With one AWESOME Festival under my belt, I am ready to push myself to an exciting new level and get my hands dirty during the Creative Challenge FEAST.

Rose Skinner
My artwork is not intended to make a particular statement about our society, it is however created to provoke thought and inspire a new way of seeing the familiar. This position enables the work to be experienced perceptually allowing the viewer to form their own unique thoughts and ideas by drawing on a personal connection and understanding of the common objects used within the installation. My use of throwaway items and their repackaging into engaging and intriguing objects underlines my own views on consumerism drawing a connection to the world we live in and our subsequent effect on the environment. By intertwining elements to tantalise the senses i uitilise light, colour, scent, sound, taste and touch as a means to experience the work on a deeper level. The materials and elements that I use are imperative to the emotions experienced by the audience creating an elevated level of energy and mood linking positive emotion to the life and the memory of the work.

Sarah Wilkinson
Sarah Wilkinson is an arts worker based in Perth, WA, currently working freelance in festival events, theatre productions and community performance projects. Most recently she has worked with DADAA WA, the UWA Perth International Arts Festival and SWERVE Inc.
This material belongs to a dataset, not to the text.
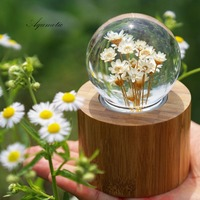 Aqumotic Eternal Flower Daisy Music Box 1pc Pink Clockwork Type Crystal Ball Music Boxes Wood Valentine's Day Present for Girl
Sarah's passion for festivals and theatre has led her to work on a number of amazing projects over her career as a director, producer, co-ordinator, performer and writer. Sarah's work is a combination of outdoor performance/events and community and cultural development projects.

Highlights include; Lost Generation, DADAA WA, Inform, PVI Collective, Stretch Festival, City of Mandurah, Nyoongar Boodja, Mr Cha Cha's Ballroom, UWA Perth International Arts Festival, Krismes Karaoke, Christmas Island Neighbourhood Centre, Darwin Festival, 1000 Voice Choir & Flask Choirs, Perth International arts Festival, Walylup Dreaming, City of Fremantle, We Are Family, Deckchair Theatre and Exile.

 

Rebecca Baumann

Rebecca Baumann completed a BA in Fine Arts at Curtin University of Technology in 2003. Since then, as well as being a practising artist, she has worked on a diverse range of projects across festivals, film and theatre.

Rebecca's art practice spans the mediums of photography, bookmaking, sculpture and installation, and her recent work has explored themes of happiness and anxiety, celebration and spectacle. She is excited by the possibilities of a contemporary food art installation, and eing able to facilitate something that embraces the colour, and the decay. Rebecca is ready to 'stir the pot' with some inspired young people for the FEAST Creative Challenge!